Addressing data protection, insider threats and advanced malware are among the challenges for Dell’s security division.
Speaking at the Dell Security Summit in Brussels, Tim Brown, executive director of security at Dell Software, said that this was a “good time” to put controls on data that can roam, and he said Dell could see the problem in making implementations, and standards and technology to make it effective, and while this was a hard area to be in, it is worth it and if it can be changed, things will be done.
Speaking to IT Security Guru, Brown said that users were now selecting hardware and choosing to add security, and this gives the company a route to market in terms of executing growth patterns.
He said: “This was an opportunity to utilise a model that makes sense as you get hardware, and many will get security as well, and it gives you a more advanced level of protection.”
In the insider threat space, Brown said that tools do exist and there is success in catching mistakes with data loss prevention, but the malicious insider will not be caught with existing technologies, and we are “way off actually catching people who use classic espionage techniques”.
He said: “The affect that Snowden had was that he was after data and he did not care about how he got it. With hindsight this could have been spotted.
“In Government, you sign your rights away to privacy as any person can be inspected at any time and place, but there are certain practices you can look at and until you do that, the insider threat will be more prevalent.”
He said that where there is intent there is a way, but with behavioural analysis and data analytics, it has the chance to analyse it and make it harder for the insider.

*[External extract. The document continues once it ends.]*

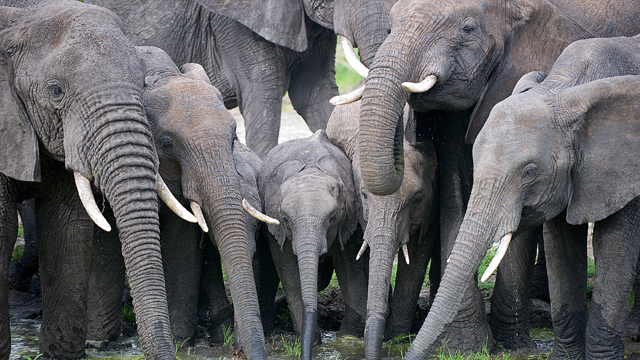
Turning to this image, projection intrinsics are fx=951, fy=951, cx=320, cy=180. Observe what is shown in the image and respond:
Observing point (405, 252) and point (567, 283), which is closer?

Another area Dell plans to increase its mark in is advanced malware protection. After Dell Venturesinvested $10 million in vendor Lastline last month, Brown recognised this as a growth area.
He said: “We see a lot of advanced malware with our solutions and see what malware does with SecureWorks and triggers on all our other systems. We have information on what the triggers are and on the network via SonicWall.
“We made the investment in LastLine and our endpoint with Dell Protected Workspace can sandbox applications and examine inside the container what is being used by the malware, and the combination gives us a good picture on what advanced malware is doing and it is important to know how to stop it in the future.
“This is a space we are interested in investing in and sharing data on three components – network, endpoint and services, as it gives us different information. We don’t say signature-less as we know you need to receive updates and get to systems and without updates, you are unprotected on day two. We need to find the malware quickly and adapt and protect faster. There are already a lot of great solutions and more to come.”